Рене удивленно распахнул глаза.
– Оставил упоминание? Как?
– Книги.
– Книги? И вы так безусловно верите в то, что написано в книгах?!
– Нет, – спокойно ответил Абеляр. – Мне приходится верить. Потому что без знаний из этих книг у меня нет другого варианта, как все исправить. Если есть у тебя, поделись.
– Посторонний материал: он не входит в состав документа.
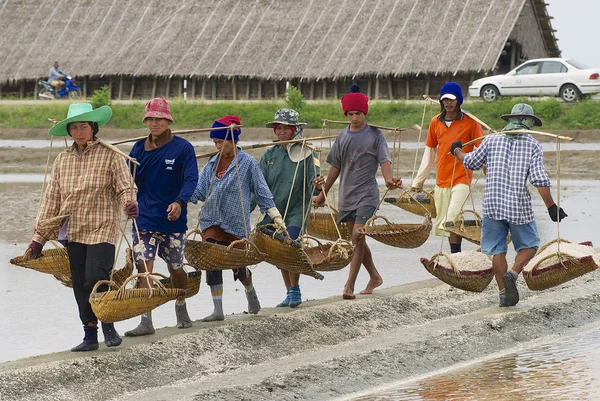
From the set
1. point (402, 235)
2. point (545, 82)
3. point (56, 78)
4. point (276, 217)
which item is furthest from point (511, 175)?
point (56, 78)

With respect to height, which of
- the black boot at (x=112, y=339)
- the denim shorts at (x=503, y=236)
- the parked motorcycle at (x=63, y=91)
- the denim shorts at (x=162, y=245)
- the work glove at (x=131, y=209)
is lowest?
the parked motorcycle at (x=63, y=91)

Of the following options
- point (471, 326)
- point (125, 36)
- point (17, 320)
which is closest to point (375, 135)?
point (471, 326)

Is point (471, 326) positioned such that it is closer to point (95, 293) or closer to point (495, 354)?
point (495, 354)

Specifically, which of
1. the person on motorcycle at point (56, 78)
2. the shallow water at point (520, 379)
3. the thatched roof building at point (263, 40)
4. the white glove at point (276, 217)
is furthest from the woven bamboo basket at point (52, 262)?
the person on motorcycle at point (56, 78)

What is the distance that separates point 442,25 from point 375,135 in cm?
2597

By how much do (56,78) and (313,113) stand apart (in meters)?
11.6

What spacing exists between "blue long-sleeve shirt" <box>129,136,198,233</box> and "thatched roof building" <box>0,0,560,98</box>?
2572 cm

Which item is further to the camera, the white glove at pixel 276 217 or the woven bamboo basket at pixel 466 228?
the woven bamboo basket at pixel 466 228

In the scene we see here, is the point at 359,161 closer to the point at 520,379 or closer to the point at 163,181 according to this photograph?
the point at 163,181

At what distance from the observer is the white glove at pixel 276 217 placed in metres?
7.25

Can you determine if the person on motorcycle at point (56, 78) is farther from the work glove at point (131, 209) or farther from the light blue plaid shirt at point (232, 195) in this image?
the work glove at point (131, 209)

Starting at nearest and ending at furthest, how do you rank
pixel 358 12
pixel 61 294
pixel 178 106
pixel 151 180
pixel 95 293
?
pixel 95 293, pixel 151 180, pixel 61 294, pixel 178 106, pixel 358 12

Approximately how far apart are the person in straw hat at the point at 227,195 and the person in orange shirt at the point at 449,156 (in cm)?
181

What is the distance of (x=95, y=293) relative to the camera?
19.6 ft
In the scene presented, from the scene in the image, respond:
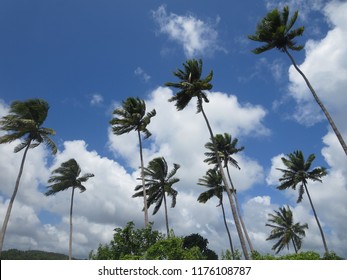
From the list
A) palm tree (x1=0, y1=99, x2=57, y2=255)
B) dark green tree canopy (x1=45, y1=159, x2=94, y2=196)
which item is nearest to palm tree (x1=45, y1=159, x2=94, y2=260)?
dark green tree canopy (x1=45, y1=159, x2=94, y2=196)

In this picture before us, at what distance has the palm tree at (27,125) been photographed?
26.8 m

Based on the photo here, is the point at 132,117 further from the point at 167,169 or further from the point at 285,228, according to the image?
the point at 285,228

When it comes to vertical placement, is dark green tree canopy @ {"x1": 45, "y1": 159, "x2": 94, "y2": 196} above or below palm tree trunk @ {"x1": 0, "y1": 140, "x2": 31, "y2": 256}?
above

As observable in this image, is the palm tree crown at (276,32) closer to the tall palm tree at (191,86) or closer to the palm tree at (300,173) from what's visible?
the tall palm tree at (191,86)

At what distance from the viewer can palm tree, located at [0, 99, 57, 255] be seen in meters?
26.8

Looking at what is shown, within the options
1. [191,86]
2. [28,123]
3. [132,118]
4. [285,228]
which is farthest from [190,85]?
[285,228]

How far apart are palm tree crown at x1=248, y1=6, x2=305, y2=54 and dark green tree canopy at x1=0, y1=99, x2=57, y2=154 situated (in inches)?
777

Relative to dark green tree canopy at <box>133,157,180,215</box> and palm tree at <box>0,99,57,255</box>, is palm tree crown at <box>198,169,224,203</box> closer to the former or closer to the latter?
dark green tree canopy at <box>133,157,180,215</box>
Рене замолчал. Абеляр некоторое время помолчал, затем продолжил:
– О существовании книг, которые, по некоторым версиям, появились волей самого Создателя как способ созданиям не терять связь с творцом, знало несколько человек в Академии, еще несколько при дворе Великого Князя… Может быть, они догадались, что к чему, а может быть, истаяли как пар в жаркий летний день, прежде, чем связали происходящее в мире с Создателем… А может быть, кто-то все же успел заглянуть в книгу, и на встречу с Создателем уже едет вот такой же парень, вроде тебя… Слушай внимательно, Рене. В мире было несколько книг, в которых записана легенда о Создателе. Из этой легенды известно, откуда пошел наш мир и в каком месте мира можно докричаться до Творца. Раньше книг было четыре. Две из них были утрачены: одна при пожаре, другая во время наводнения. Третья хранилась в Академии, но около столетия назад случилось так, что ее затребовали к Великому Князю вместе с хранителем книги, да так и не вернули обратно. Четвертая была в сокровищнице самого Великого Князя, да там и пребывает до сих пор. В итоге в столице две книги, да толку нам от этого никакого.
– Почему о книгах знает так мало людей?
– А как ты себе представляешь несение такого знания в народ? ОН ни разу не дал понять, что ему нужно наше поклонение. Рене, когда я был маленький, у меня была коробочка, в которой я держал муравьев. Я насыпал им сосновых иголок, положил им еды и устроил поилку. Как думаешь, мне было важно, что муравьи думают обо мне?
– Но если бы муравьи кричали, прося новой еды?
– А если бы я забыл коробочку на полке и убежал играть с друзьями?
Рене содрогнулся:
– То, что вы говорите сейчас, магистр… это очень страшно.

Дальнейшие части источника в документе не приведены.